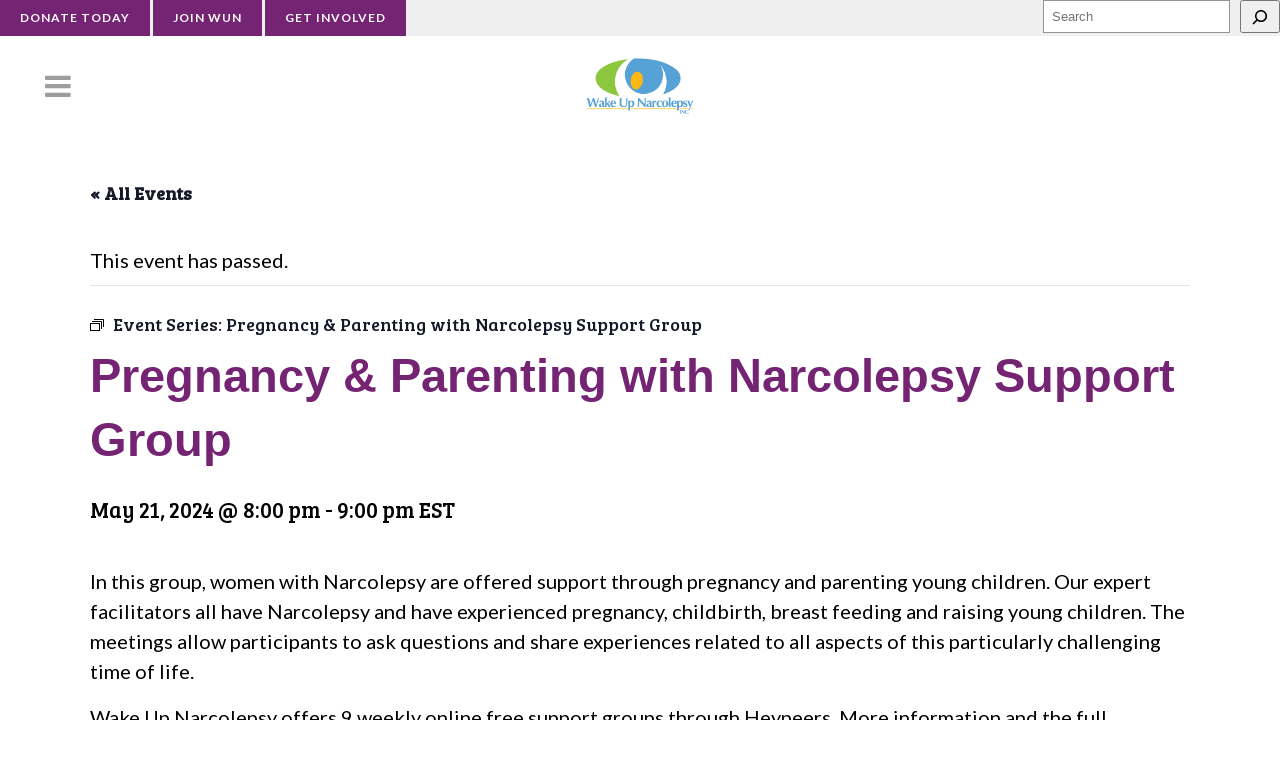

--- FILE ---
content_type: text/plain
request_url: https://www.google-analytics.com/j/collect?v=1&_v=j102&a=2142128119&t=pageview&_s=1&dl=https%3A%2F%2Fwww.wakeupnarcolepsy.org%2Fevent%2Fsupport-group-pregnancy-parenting%2F2024-05-21%2F&ul=en-us%40posix&dt=Pregnancy%20%26%20Parenting%20with%20Narcolepsy%20Support%20Group%20-%20Wake%20Up%20Narcolepsy&sr=1280x720&vp=1280x720&_u=IEBAAEABAAAAACAAI~&jid=306230687&gjid=873775284&cid=702324698.1768553020&tid=UA-57798646-1&_gid=710397187.1768553020&_r=1&_slc=1&z=1582342581
body_size: -452
content:
2,cG-MSQVFTRTWW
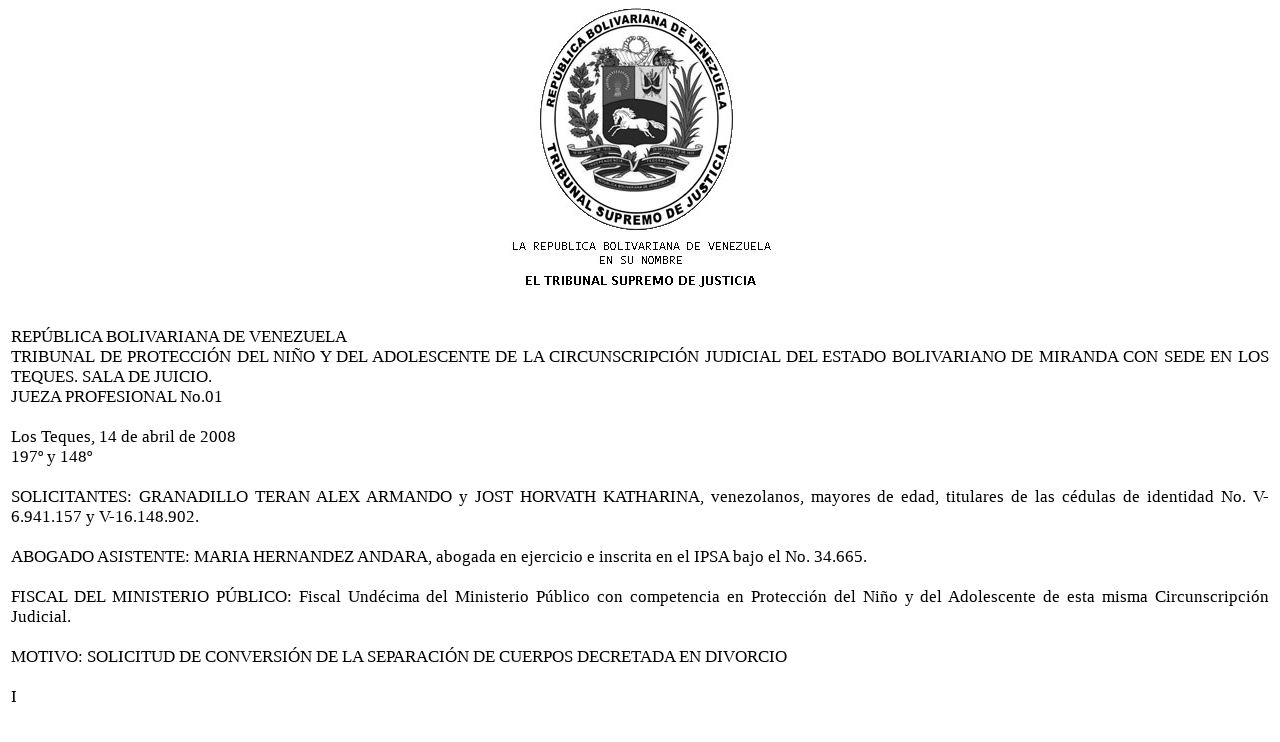

--- FILE ---
content_type: text/html
request_url: http://miranda.tsj.gob.ve/DECISIONES/2008/ABRIL/97-14-7125-06-.HTML
body_size: 6546
content:
<html><head>
<title>TSJ Regiones - Decisi�n</title>
<style>
.clase{
font-family:Times New Roman;
font-size:13pt;
}
</style>
	<script language="JavaScript">
		function centrar(width,height) 
		{
			window.resizeTo(800,600);
			window.moveTo(Math.round(screen.width/2)-width/2,Math.round(screen.height/2)-height/2);
		}
	</script>
<body onLoad=centrar(800,600);>
<p align="center">
<img src="../../../gif/escudos/escudo.gif"></p>
<table>
<tr>
<td class='clase'>
<div align='justify'><a>
<br>
REP�BLICA BOLIVARIANA DE VENEZUELA
<br>

TRIBUNAL DE PROTECCI�N DEL NI�O Y DEL ADOLESCENTE DE LA CIRCUNSCRIPCI�N JUDICIAL DEL ESTADO BOLIVARIANO DE MIRANDA CON SEDE EN LOS TEQUES. SALA DE JUICIO. 
<br>

JUEZA PROFESIONAL No.01
<br>


<br>

Los Teques, 14 de abril  de 2008
<br>

197� y 148�
<br>


<br>

SOLICITANTES: GRANADILLO TERAN ALEX ARMANDO y JOST HORVATH KATHARINA, venezolanos, mayores de edad, titulares de las c�dulas de identidad No. V-6.941.157 y V-16.148.902.
<br>


<br>

ABOGADO ASISTENTE: MARIA HERNANDEZ ANDARA, abogada en ejercicio e inscrita en el IPSA bajo el  No. 34.665.
<br>


<br>

FISCAL DEL MINISTERIO P�BLICO: Fiscal Und�cima del Ministerio P�blico con competencia en Protecci�n del Ni�o y del Adolescente de esta misma Circunscripci�n Judicial.
<br>


<br>

MOTIVO: SOLICITUD DE CONVERSI�N DE LA SEPARACI�N DE CUERPOS DECRETADA EN DIVORCIO
<br>


<br>

I
<br>


<br>

    Se inici� el presente procedimiento en fecha 06.02.2007, vista la solicitud de separaci�n de cuerpos y de bienes formulada por los ciudadanos  GRANADILLO TERAN ALEX ARMANDO y JOST HORVATH KATHARINA, por ante esta Sala de Juicio, en virtud de lo cual se decret� la separaci�n de cuerpos y de bienes entre ellos el 12.02.2007, conforme al art�culo 762 del C�digo de Procedimiento Civil y 190 del C�digo Civil, manifestando que durante su uni�n procrearon a (Identidad Omitida),  (F.01 al 07).
<br>


<br>

     En fecha 02.04.2008, ambos c�nyuges, solicitaron se decrete la conversi�n en divorcio de la separaci�n de cuerpos existentes entre ellos, en virtud de no existir reconciliaci�n entre ellos (F. 10 y 11).
<br>

   
<br>

II
<br>


<br>

         Ahora bien, el art�culo 185, primer y segundo aparte del C�digo Civil, expresamente establece:
<br>


<br>

    �...Tambi�n se podr� declarar el divorcio por el transcurso de mas de un a�o, despu�s de declarada la separaci�n de cuerpos, sin haber ocurrido en dicho lapso la reconciliaci�n de los c�nyuges.
<br>


<br>

    En este caso el Tribunal, procediendo sumariamente y a petici�n de cualquiera de ellos, declarar� la conversi�n de separaci�n de cuerpos en divorcio, previa notificaci�n del otro c�nyuge y con vista del procedimiento anterior� 
<br>


<br>

    En tal virtud, con vista del procedimiento narrado en el Cap�tulo I se evidencia, que ha transcurrido mas de un a�o desde la fecha en que fue decretada la separaci�n de cuerpos entre los ciudadanos GRANADILLO TERAN ALEX ARMANDO y JOST HORVATH KATHARINA, lo que ocurri� el 12.02.2007, sin que durante dicho lapso hubiere ocurrido entre ellos la reconciliaci�n, contrariamente a lo cual ambos c�nyuges solicitaron expresamente la conversi�n de la separaci�n de cuerpos decretada en divorcio, motivo por el cual, en consecuencia, quien aqu� decide considera procedente y ajustado a derecho DECLARAR LA CONVERSION EN DIVORCIO de la separaci�n de cuerpos decretada entre los precitados ciudadanos, conforme al art�culo 185 del C�digo Civil, en su primer aparte, Y ASI SE DECLARA EXPRESAMENTE.
<br>


<br>

   En fuerza de ello y de conformidad con el art�culo 765 del C�digo de Procedimiento Civil, este Tribunal respeta las resoluciones acordadas por las partes en cuanto concierne a la patria potestad y su contenido responsabilidad de crianza, r�gimen de convivencia familiar, as� como con la obligaci�n de manutenci�n, advirti�ndole a los progenitores que, en cuanto a la responsabilidad de crianza, lo atribuido en forma exclusiva a la madre es el ejercicio de la custodia, pues la madre y el padre deben ejercer conjuntamente los dem�s atributos de la responsabilidad de crianza, esto es, su orientaci�n moral, su orientaci�n educativa, su asistencia material y su vigilancia, Y ASI SE DECLARA EXPRESAMENTE. 
<br>


<br>

III
<br>


<br>

    Por todos los razonamientos anteriormente expuestos, esta SALA DE JUICIO DEL TRIBUNAL DE PROTECCI�N DEL NI�O Y DEL ADOLESCENTE DE LA CIRCUNSCRIPCI�N JUDICIAL DEL ESTADO BOLIVARIANO DE MIRANDA CON SEDE EN LOS TEQUES, administrando justicia en nombre de la Rep�blica Bolivariana de Venezuela y por autoridad de la ley, DECLARA LA CONVERSI�N EN DIVORCIO de la separaci�n de cuerpos existente entre los ciudadanos GRANADILLO TERAN ALEX ARMANDO y JOST HORVATH KATHARINA, venezolanos, mayores de edad, titulares de las c�dulas de identidad No. V-6.941.157 y V-16.148.902, respectivamente, respectivamente, en consecuencia, disuelto el v�nculo matrimonial que los un�a contra�do por ante el la Primera Autoridad Civil del municipio Carrizal del estado Miranda, hoy estado Bolivariano de Miranda, el 14 de agosto del a�o 2004
<br>

    Queda disuelta la comunidad conyugal.
<br>

    Publ�quese y reg�strese la presente sentencia. Exp�danse copias certificadas del presente fallo a las partes. C�mplase.
<br>

    Dada, firmada y sellada en la Sala de Despacho de la Sala de Juicio del Tribunal de Protecci�n del Ni�o y del Adolescente de la Circunscripci�n Judicial del Estado Bolivariano de Miranda, con sede en Los Teques, a los 14 d�as del mes de abril de 2008. A�os: 197� de la Independencia y 149� de la Federaci�n.-
<br>

LA JUEZA,
<br>


<br>

DRA. ZULAY CHAPARRO
<br>

                                          
<br>


<br>


<br>

        EL SECRETARIO,
<br>


<br>

                                                  ABG. DONNER PITA
<br>


<br>

    En la misma fecha de la sentencia que antecede, se registr� y public� la misma.
<br>


<br>

                                                 EL SECRETARIO,
<br>


<br>

                                                 ABG. DONNER PITA
<br>

Exp. S-7125-06
<br>


<br>


<br>

 
<br>


<br>


<br>


<br>


<br>


<br>


<br>


<br>


<br>


<br>


<br>


<br>


<br>


<br>


<br>


<br>


<br>


<br>


<br>


<br>


<br>


<br>


<br>


<br>


<br>


<br>


<br>


<br>


</a></div>
</td>
</tr>
</table>
</body></html>
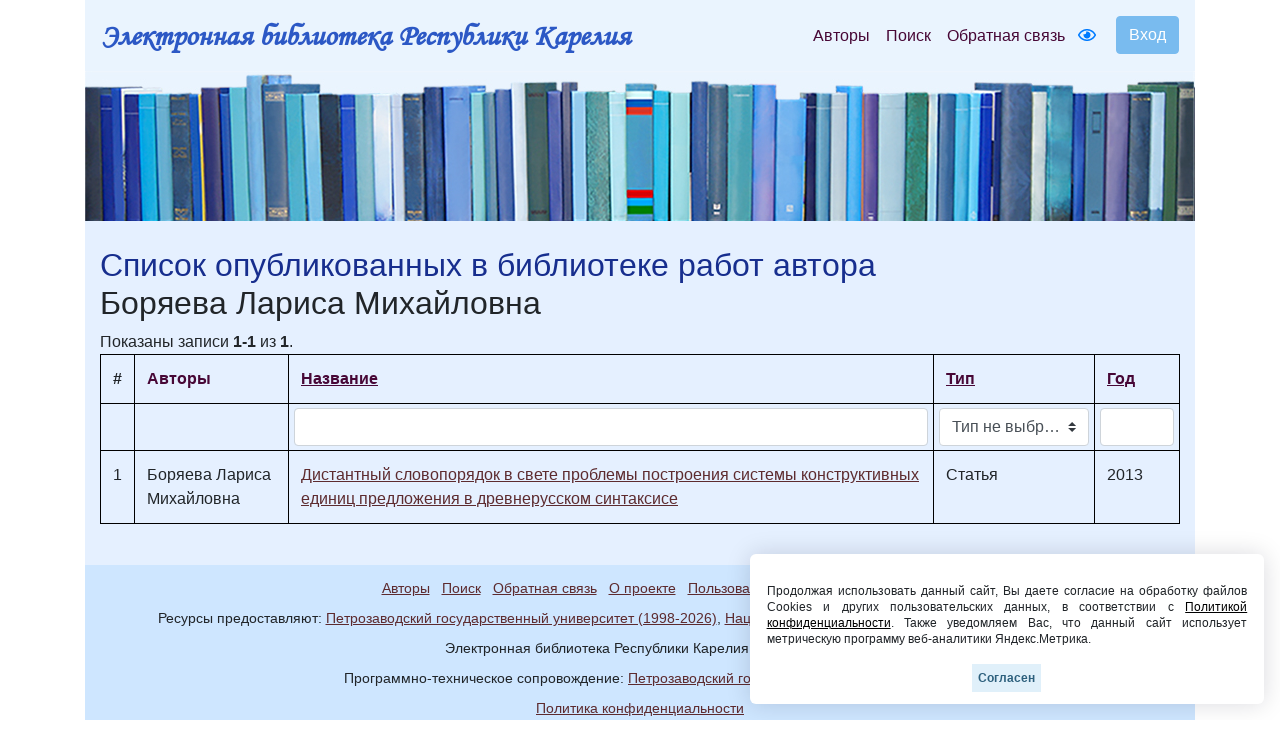

--- FILE ---
content_type: application/javascript
request_url: https://elibrary.petrsu.ru/js/site.js?v=2
body_size: 592
content:
$(document).ready(function(){
    // всплывающие окно - начало
    const popUp = document.getElementById('cookiePopup');
    function showPopup() {
        popUp.classList.add('showAgree');
        popUp.classList.remove('hideAgree');
    }
    function hidePopup() {
        popUp.classList.add('hideAgree');
        popUp.classList.remove('showAgree');
    }
    document.getElementById('acceptCookie').addEventListener('click', () => {
        localStorage.setItem('cookieAccepted', '1');
        hidePopup();
    });
    if (localStorage.getItem('cookieAccepted') === '1') {
        hidePopup();
    } else {
        showPopup();
    }
    // всплывающие окно - начало
});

--*--

Your instructions =>
Find the lines in the entries above where "remove" occurs, and copy each of them.

Answer section =>
        popUp.classList.remove('hideAgree');
        popUp.classList.remove('showAgree');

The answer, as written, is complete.